- Page text -
-*-
Weekly homework assignments will typically be posted on our web site on Thursday and will be due the following Thursday, in recitation. Late homework will not be accepted. Homework assignments will be corrected, graded, and returned the week after they are due. The solution to each homework assignment will generally be made available on our web site a few days after the homework due date. Paper copies of homework assignments and solutions will not be distributed.
Homework problems will be chosen for their educational value. Some of our best problems were assigned in previous years, and it is a relatively easy matter to acquire solutions. Reading someone's solution to a problem is not educationally equivalent to generating your own solution. If you skip the process of personally struggling with the use of new concepts, you will have destroyed your most important educational experience.
We encourage students to discuss the homework with other students and with the teaching staff to better understand the concepts. However, we expect that you wrote the solutions that you submit under your name. Students should not use solutions of other students (from this year or from previous years) in preparing their own solutions. Students should not take credit for computer code or electronic plots generated by other students. Students should not share their solutions with other students.
Any student caught plagiarizing will
receive a grade of zero on the assignment. All incidents of plagiarism will be
reported to the Committee on Discipline (COD). More information about what
constitutes plagiarism can be found at
http://web.mit.edu/academicintegrity/
Two evening examinations will be given: one on Thursday, October 12, 2006 and one on Thursday, November 16, 2006. Both exams run from 7:30-9:30 PM. Students will have two hours to complete the exam, which will be designed as a one-hour exam. These exams are closed-book: notes on both sides of one 8.5x11 inch sheet of paper may be used for reference in the first examination, and notes on both sides of two 8.5x11 inch sheets of paper may be used for reference in the second examination. Cell phones, music players, and other electronic communications devices are not allowed in any of the examinations.
All students are expected to take the evening examinations at the scheduled times and locations. If you have a legitimate reason for not being able to make the scheduled time (such as a conflict with another subject), please see the lecturer as soon as possible. No accommodations will be made unless the lecturer is contacted more than one week before the scheduled times.
If you find a grading error in an examination, please submit your exam along with a cover sheet that describes the error that you found to your TA. We will review your concern and then regrade the entire exam to try to eliminate the error that you identified as well as any other grading errors. Requests for regrades must be made within one week of the date when the graded exams were returned.
A three-hour final examination, given during the Final Examination Period, will cover all the material in the subject, but will be weighted more heavily on material not covered in the examinations given during the term. The final examination is closed-book; notes on both sides of three 8.5x11 inch sheets of paper may be used for reference. Cell phones, music players, and other electronic communications devices are not allowed in any of the examinations. The final examination is scheduled by MIT's Registrar's Office. Conflicts with the scheduled time must be resolved by scheduling a conflict examination with MIT's Registrar's Office.
Six
software packages will be used: (1) the random-walk model of diffusion, (2) macroscopic
diffusion processes, (3) chemically-mediated transport across membranes, (4)
-*-
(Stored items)

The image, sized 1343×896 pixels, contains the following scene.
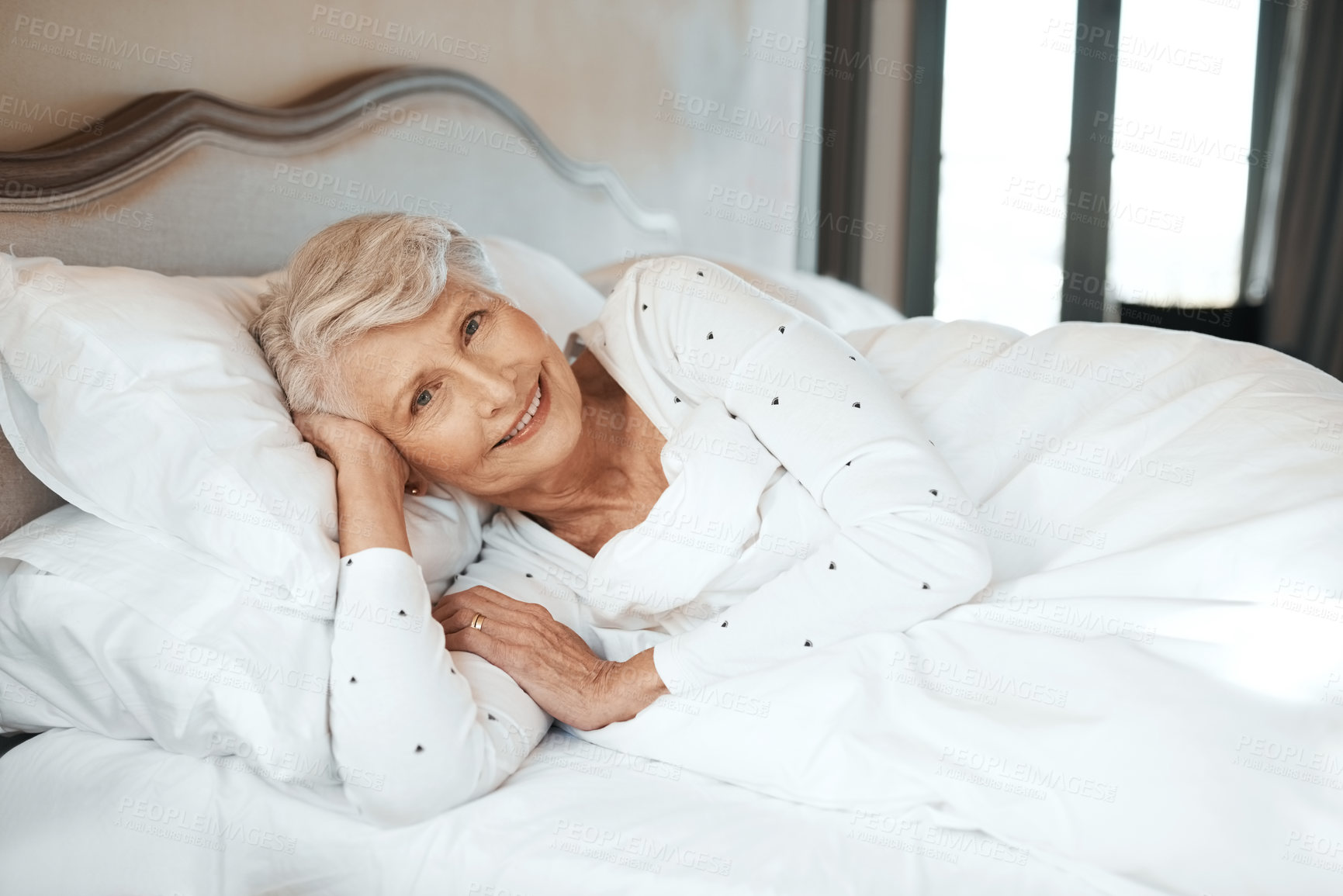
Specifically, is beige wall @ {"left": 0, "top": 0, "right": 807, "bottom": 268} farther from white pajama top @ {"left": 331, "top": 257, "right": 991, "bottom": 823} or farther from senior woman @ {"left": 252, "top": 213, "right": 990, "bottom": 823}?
white pajama top @ {"left": 331, "top": 257, "right": 991, "bottom": 823}

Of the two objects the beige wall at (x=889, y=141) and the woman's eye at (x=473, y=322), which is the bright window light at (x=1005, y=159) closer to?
the beige wall at (x=889, y=141)

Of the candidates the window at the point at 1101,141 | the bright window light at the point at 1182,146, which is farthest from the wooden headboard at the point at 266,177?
the bright window light at the point at 1182,146

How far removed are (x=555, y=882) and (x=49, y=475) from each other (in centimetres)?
77

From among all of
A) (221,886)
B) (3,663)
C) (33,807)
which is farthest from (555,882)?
(3,663)

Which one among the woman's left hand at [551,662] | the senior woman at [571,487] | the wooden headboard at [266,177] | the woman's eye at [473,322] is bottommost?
the woman's left hand at [551,662]

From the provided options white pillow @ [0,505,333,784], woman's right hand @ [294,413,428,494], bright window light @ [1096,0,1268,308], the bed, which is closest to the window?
bright window light @ [1096,0,1268,308]

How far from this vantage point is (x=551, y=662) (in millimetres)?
1222

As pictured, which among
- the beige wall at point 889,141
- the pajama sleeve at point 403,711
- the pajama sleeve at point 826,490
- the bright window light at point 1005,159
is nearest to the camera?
the pajama sleeve at point 403,711

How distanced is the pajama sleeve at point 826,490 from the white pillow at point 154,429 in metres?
0.48

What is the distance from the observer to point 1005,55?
168 inches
-*-
- What needs to be done -
Answer each question from the course policy text above.
(a) When is each weekly homework assignment due?
(b) How many sheets of notes may be used for reference in the second evening examination?
(c) Within what period must requests for exam regrades be made?

- Exercise output -
(a) The following Thursday, in recitation.
(b) Two 8.5x11 inch sheets of paper, with notes on both sides.
(c) Within one week of the date when the graded exams were returned.